Fig. 9. Response time speed-ups. (a) Small task set. (b) Medium task set.

2.27 times higher than for the small task set. Obviously, the number of context switches affects Lock-MS and single-cycle with penalties, but it does not affect Lock-MU (static-locking) nor singlecycle without penalties.

Another interesting detail is that Lock-MS is not sensitive to associativity in most cases. Among all experiments, only two intermediate cache sizes in the medium task set (512 bytes and 1 KB) take profit from a large associativity. This means that Lock-MS can use fast and simple direct mapped caches with no performance loss. On the contrary, depending on the code placement, Lock-MU may be specially sensitive to the number of ways (e.g. see the steep steps leading from direct mapping to 2-way and 4-way in the 80% groups in both task sets). This happens when several tasks have a high usage of memory lines mapped to the same cache line, but not all of them can be locked at the same time. Increasing associativity may reduce or solve the problem but at the cost of increasing hit time,<sup>6</sup> area and energy consumption.
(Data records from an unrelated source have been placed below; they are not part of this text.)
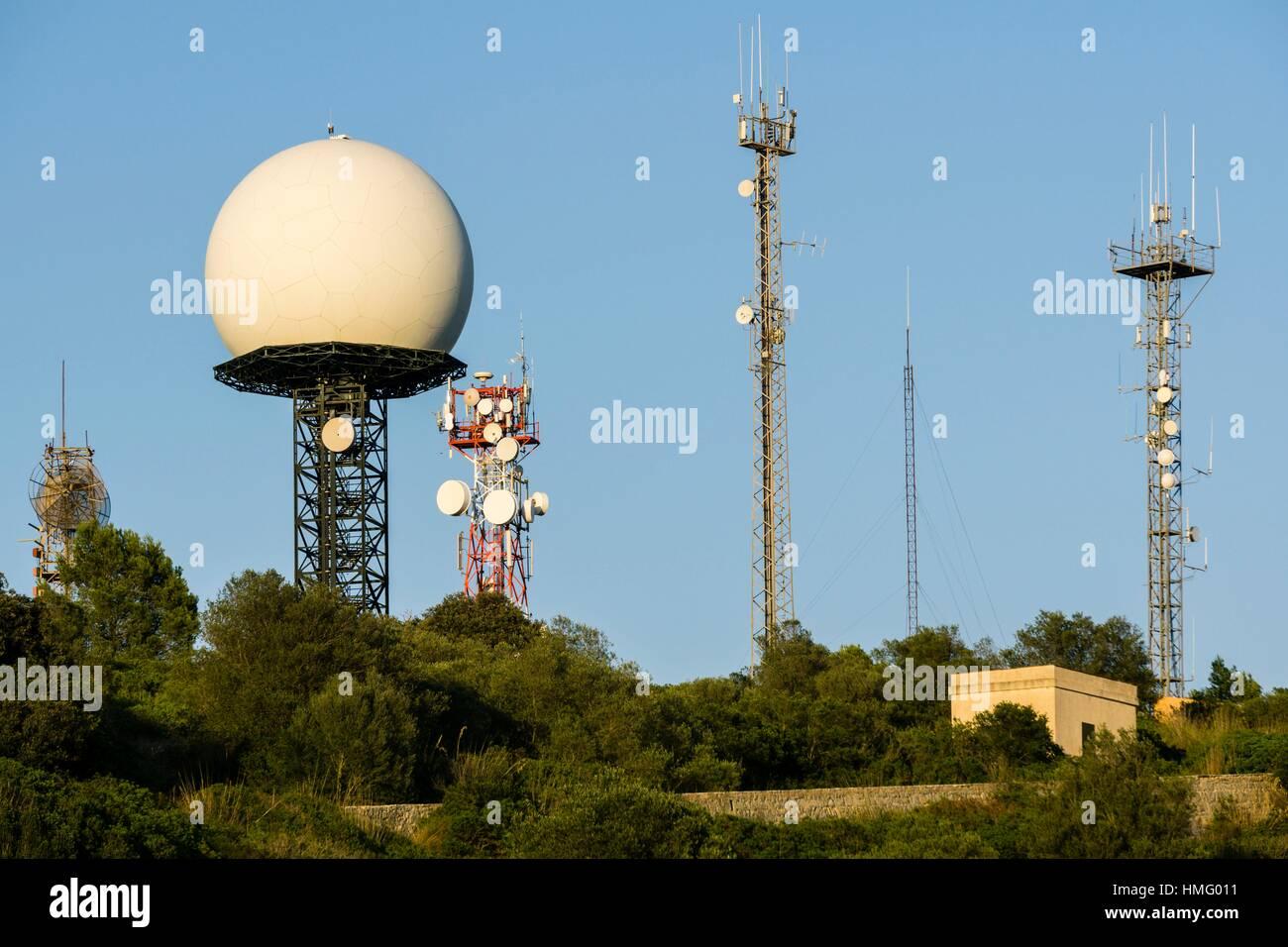 torres de telecomunicaciones y radar. Puig de Randa, Algaida, Mallorca, Spain. - Stock Image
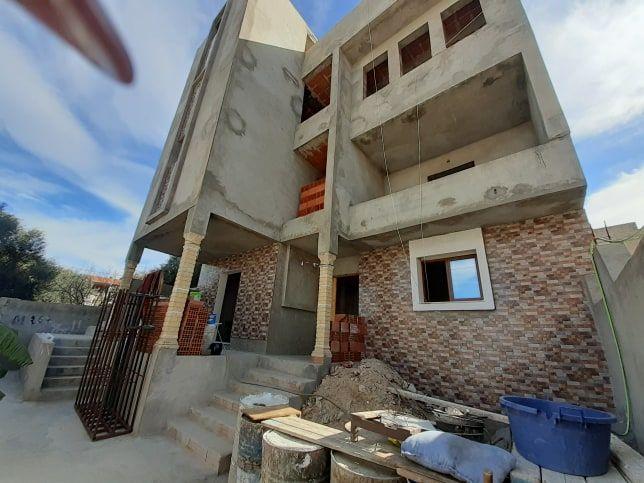 A vendre trois maisons a bareket sahel hammamet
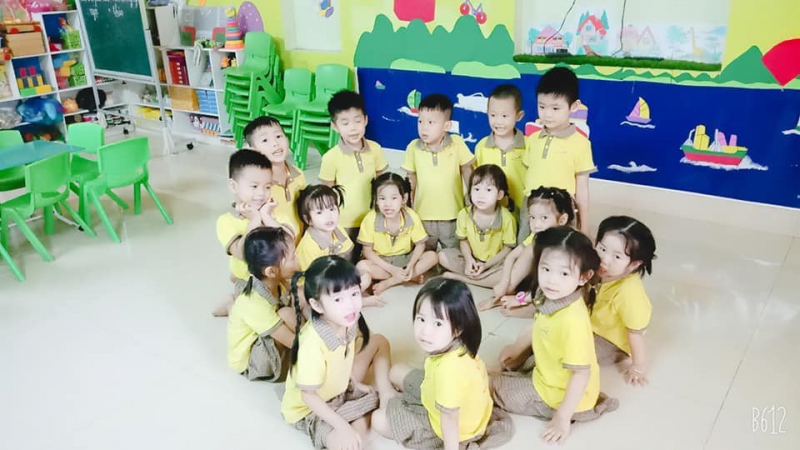 Trường sở hữu không gian thoáng đãng, sạch sẽ, các cô lao công lau dọn liên tục, đảm bảo môi trường học tập an toàn nhất cho bé.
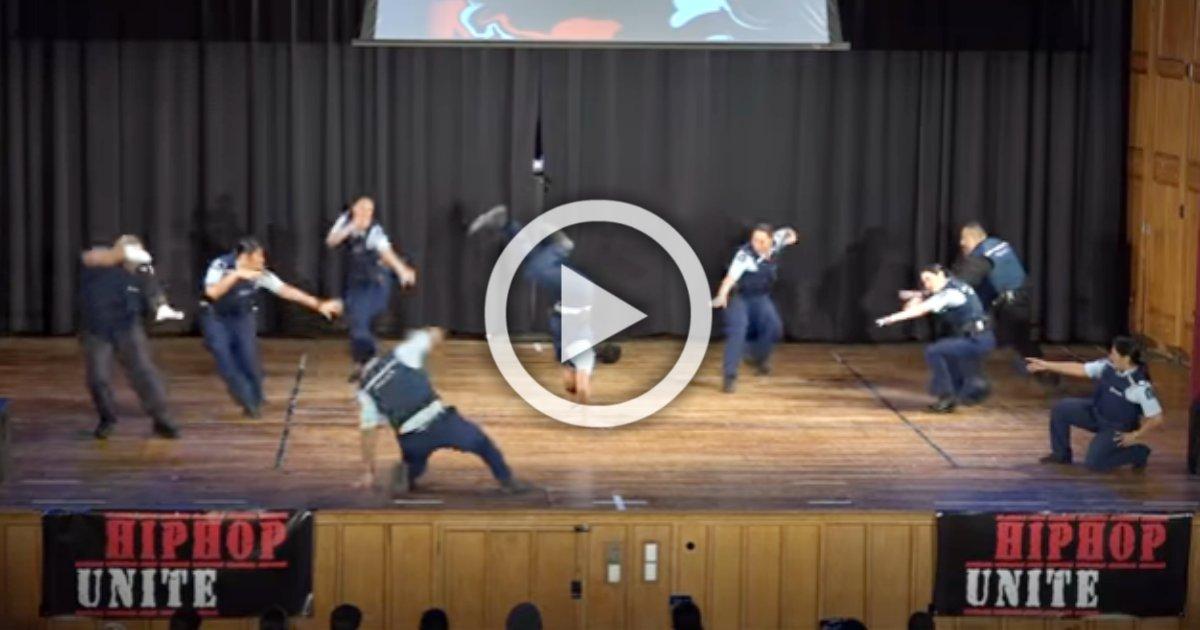 nzcops.png?resize=648,365 - 9 policiers surprennent tout le monde avec une danse hip-hop incroyable !
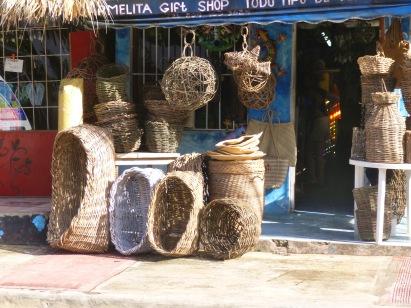 Au détour d'une rue, la boutique d'un artisan vannier qui tricote l'osier à partir d'une brindille pour le transformer en hottes, paniers à courses et corbeilles fonctionnels et esthétiques.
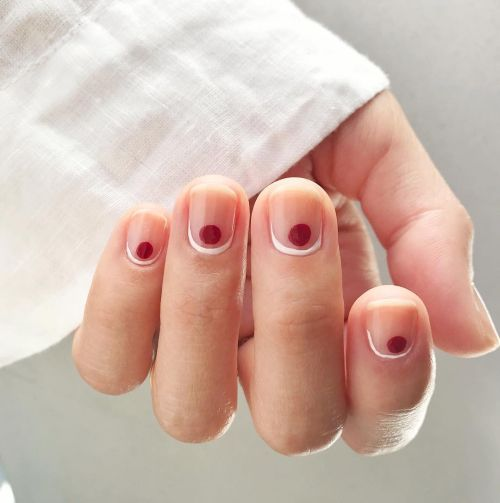 Uñas decoradas con punto rojo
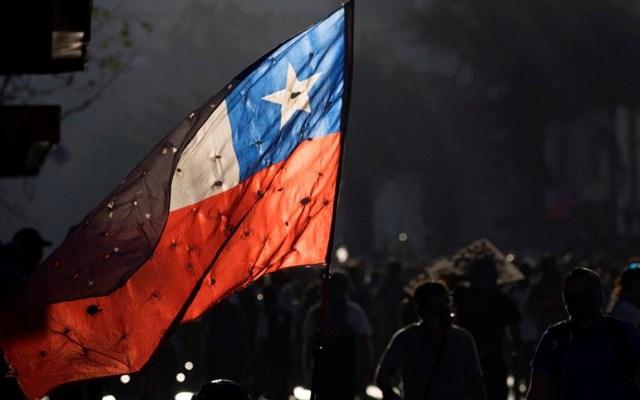 Suman 23 muertos por protestas en Chile - Protesta en Chile. Foto de EFE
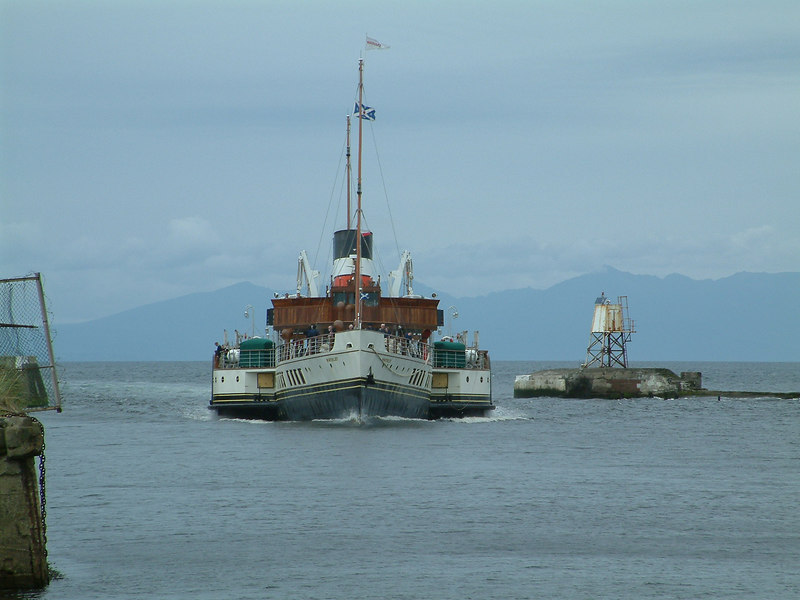 Waverley arriving at Ayr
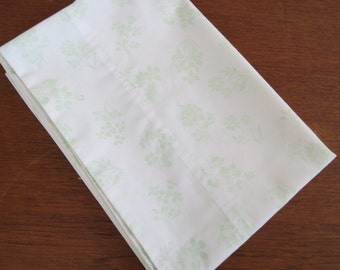 "Vintage Pillowcase - Pale Green Botanical - 29"" x 21"""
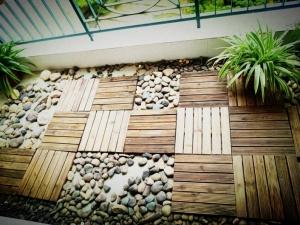 阳台铺木地板效果图 地中海风深色地板装修效果图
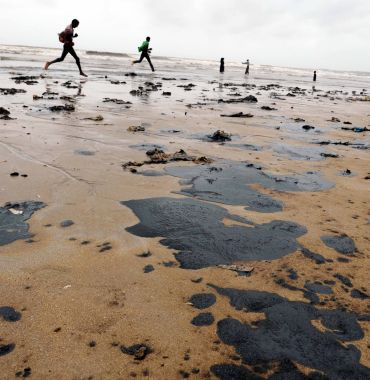 Oil leaking from cargo vessel MV Rak reaches Juhu beach
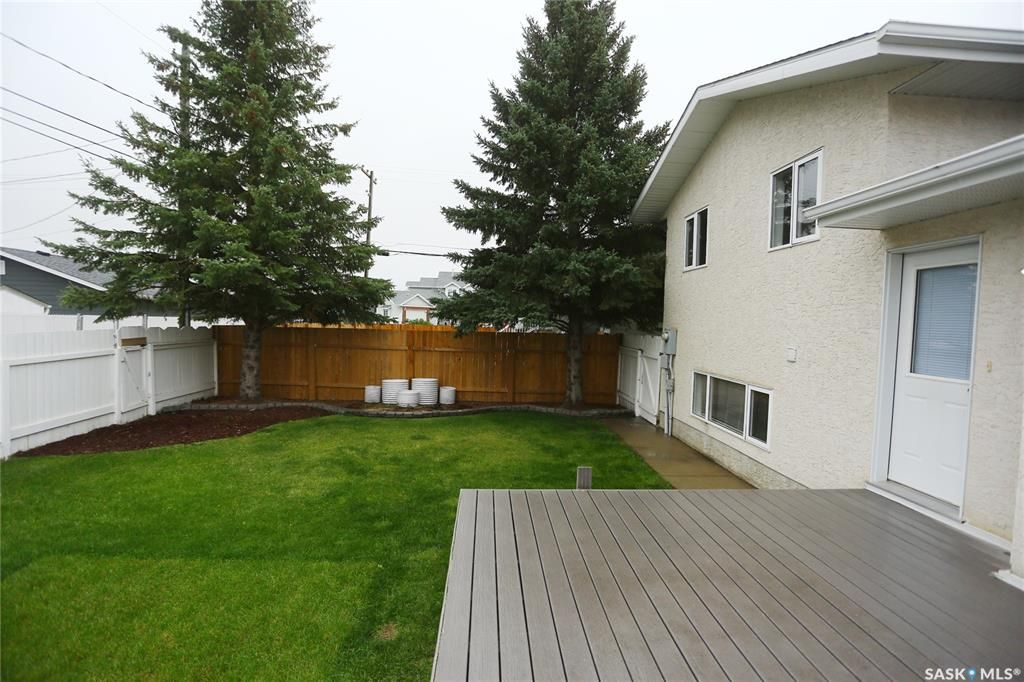 Photo 44: Photos: 206 1st Avenue North in Warman: Residential for sale : MLS®# SK796281
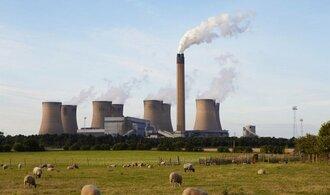 Emisní povolenky prudce zdražují, státy mají z jejich prodeje miliardy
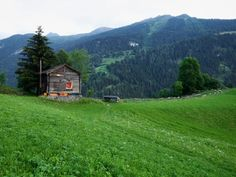 The quaint and cozy Sarreyer cabin designed by Swiss architect Rapin Saiz is an exquisite example of modern rustic architecture. Winter Cabin, Cabin Design, Swiss Alps, Cabana, Modern Rustic, Tiny House, Nature Photography, Photos, Architecture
Performing a previous optimization of code layout should also reduce this problem for Lock-MU, but it is not needed for Lock-MS.

For large cache sizes (80%), it can be seen that static approaches may offer better results than a dynamic approach since the cache preload penalty grows, as can be seen in Fig. 9. That is, when all significant memory lines (or the whole tasks) almost or completely fit in cache, using a unique selection for the whole task set should be better than using a selection per task. This has been already observed in other studies [37].

### 5.3. Analysis cost

The computational cost of Lock-MS depends on the analyzed tasks and the employed ILP solver. Its application to the tasks in Table 3 takes a few milliseconds, so its discussion is not relevant. To get a better insight into the analysis cost of Lock-MS we have designed a collection of synthetic tasks. These tasks have between 16 KB and 96 KB of code size, with up to  $2^{216}$  possible paths through consecutive if-then-else constructs. So, we can test Lock-MS on very large tasks designed specifically to be difficult to analyze. Every task is analyzed in the LB plus iCache system for three caches of growing sizes, totalizing 33 experiments. Table 4 summarizes the experimentation space. For these experiments we have used *lp\_solve* version 5.5.0.14 with the default options on a 2 GHz, 64-bit Intel Xeon.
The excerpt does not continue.